El ex primer ministro luso explicó que "Haití, al contrario que Colombia, es un país que carece de recursos" y calificó la situación haitiana de "dramática".

Se mostró convencido de que en Haití se puede hacer más y mejor para ayudar a la población, "pero sólo con apoyo de la comunidad internacional", porque "todo hay que hacerlo desde el principio, naturalmente apoyando a las instituciones democráticas que se están creando".

Guterres confió en que "en Colombia tengan capacidad de solucionar la mayor parte del problema por sus propios medios, porque a la comunidad internacional sólo le corresponde un papel de apoyo a las soluciones y de ayuda humanitaria a las víctimas".

Antonio Guterres, que asumió su cargo el pasado 15 de junio, consideró que éste incluye "un trabajo apasionante" y "retos muy difíciles para los tiempos modernos".

El primero, dijo, es "preservar la institución del asilo en un marco de creciente intolerancia en nuestras sociedades, donde el populismo provoca confusión entre la opinión pública sobre los conceptos de seguridad, terrorismo y refugiados".

"Es necesario afirmar con vehemencia que un refugiado no es un terrorista, sino una víctima del terrorismo o del conflicto", precisó.

Según Guterres, "hay una relación objetiva en los grandes movimientos de población entre el fenómeno de la migración y lo que supone el desplazamiento de refugiados", y añadió que "no es fácil hacer la distinción".

Por ello juzgó que "este es un trabajo muy importante a desarrollar, sobre todo ante los gobiernos, para encontrar fórmulas que garanticen protección internacional a quienes tienen derecho a ella, que están dentro de flujos mixtos de población con un importancia creciente en los tiempos modernos".

Para el ACNUR, "afortunadamente se ha reducido el número de refugiados en los últimos años gracias al éxito de un buen número de procesos de retorno, como Afganistán, Liberia, Sierra Leona, Mozambique o Angola".

"El problema es que la comunidad internacional no ha mostrado hasta ahora capacidad de establecer un puente entre ayuda humanitaria y ayuda al desarrollo, y ello provoca que la sostenibilidad de la segunda esté permanentemente amenazada", explicó.

Después de citar a Sierra Leona, donde tras un importante flujo de retorno ahora hay un 70 por ciento de desempleo, Guterres opinó que "garantizar la sostenibilidad del retorno de refugiados es otro reto tremendamente difícil en el momento actual".

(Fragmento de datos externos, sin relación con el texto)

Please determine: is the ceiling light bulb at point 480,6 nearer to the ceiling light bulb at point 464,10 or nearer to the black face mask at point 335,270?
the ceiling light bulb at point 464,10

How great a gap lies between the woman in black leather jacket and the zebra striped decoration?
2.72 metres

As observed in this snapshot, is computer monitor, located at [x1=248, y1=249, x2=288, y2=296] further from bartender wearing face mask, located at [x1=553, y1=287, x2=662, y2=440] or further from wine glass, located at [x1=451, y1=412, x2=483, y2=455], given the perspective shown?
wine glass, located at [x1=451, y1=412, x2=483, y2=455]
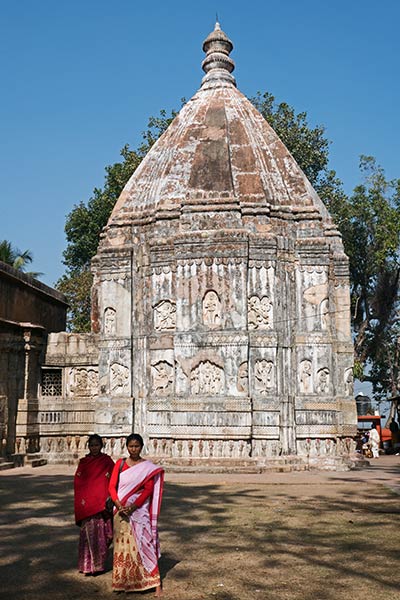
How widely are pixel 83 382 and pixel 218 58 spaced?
10.7 metres

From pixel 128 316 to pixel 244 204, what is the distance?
4178 mm

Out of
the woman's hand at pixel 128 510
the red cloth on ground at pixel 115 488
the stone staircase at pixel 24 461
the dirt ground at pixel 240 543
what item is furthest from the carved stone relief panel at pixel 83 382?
the woman's hand at pixel 128 510

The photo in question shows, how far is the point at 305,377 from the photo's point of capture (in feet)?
57.6

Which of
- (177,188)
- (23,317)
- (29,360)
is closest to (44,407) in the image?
(29,360)

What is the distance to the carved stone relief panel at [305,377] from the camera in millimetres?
17516

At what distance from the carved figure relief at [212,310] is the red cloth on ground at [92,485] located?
1028cm

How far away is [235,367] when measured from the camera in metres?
16.7

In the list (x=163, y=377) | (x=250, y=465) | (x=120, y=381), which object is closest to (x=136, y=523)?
(x=250, y=465)

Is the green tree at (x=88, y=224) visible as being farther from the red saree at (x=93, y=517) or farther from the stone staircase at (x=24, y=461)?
the red saree at (x=93, y=517)

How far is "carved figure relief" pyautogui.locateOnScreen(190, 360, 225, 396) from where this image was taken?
16797mm

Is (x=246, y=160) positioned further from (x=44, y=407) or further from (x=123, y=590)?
(x=123, y=590)

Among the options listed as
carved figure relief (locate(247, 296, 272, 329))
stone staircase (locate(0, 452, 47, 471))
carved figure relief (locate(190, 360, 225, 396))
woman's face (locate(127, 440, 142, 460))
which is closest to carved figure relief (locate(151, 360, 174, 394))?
carved figure relief (locate(190, 360, 225, 396))

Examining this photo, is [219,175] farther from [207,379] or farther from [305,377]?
[305,377]

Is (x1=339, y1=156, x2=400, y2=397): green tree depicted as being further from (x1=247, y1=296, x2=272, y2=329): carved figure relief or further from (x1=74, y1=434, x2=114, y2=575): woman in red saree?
(x1=74, y1=434, x2=114, y2=575): woman in red saree
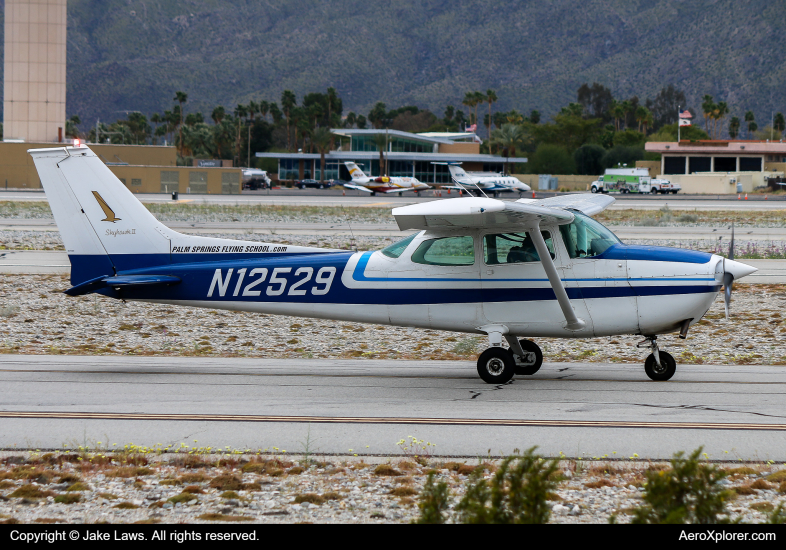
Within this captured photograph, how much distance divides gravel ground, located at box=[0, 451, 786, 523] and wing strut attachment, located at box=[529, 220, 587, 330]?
3.51m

En cuanto a los problemas más difíciles para el ACNUR, señaló que "el políticamente más complicado es, sin duda, el de Sudán", donde un acuerdo de paz permitirá regresar a más de dos millones de desplazados internamente y otro medio millón de refugiados fuera del país.

"En el sur de Sudán no hay un problema de reconstrucción, sino de construcción en una región más grande que la Península Ibérica y Francia juntas, que sólo tiene 14 kilómetros de carretera asfaltada, incluidas las calles de las ciudades, no hay casi escuelas y la sanidad está bajo mínimos", recordó.

"Garantizar la posibilidad de acogida y de vida para millones de personas, es un reto muy difícil", estimó, además de considerar que "el drama sudanés tiene proyección sobre una gran región de Africa y es una fuerte amenaza a la estabilidad del continente".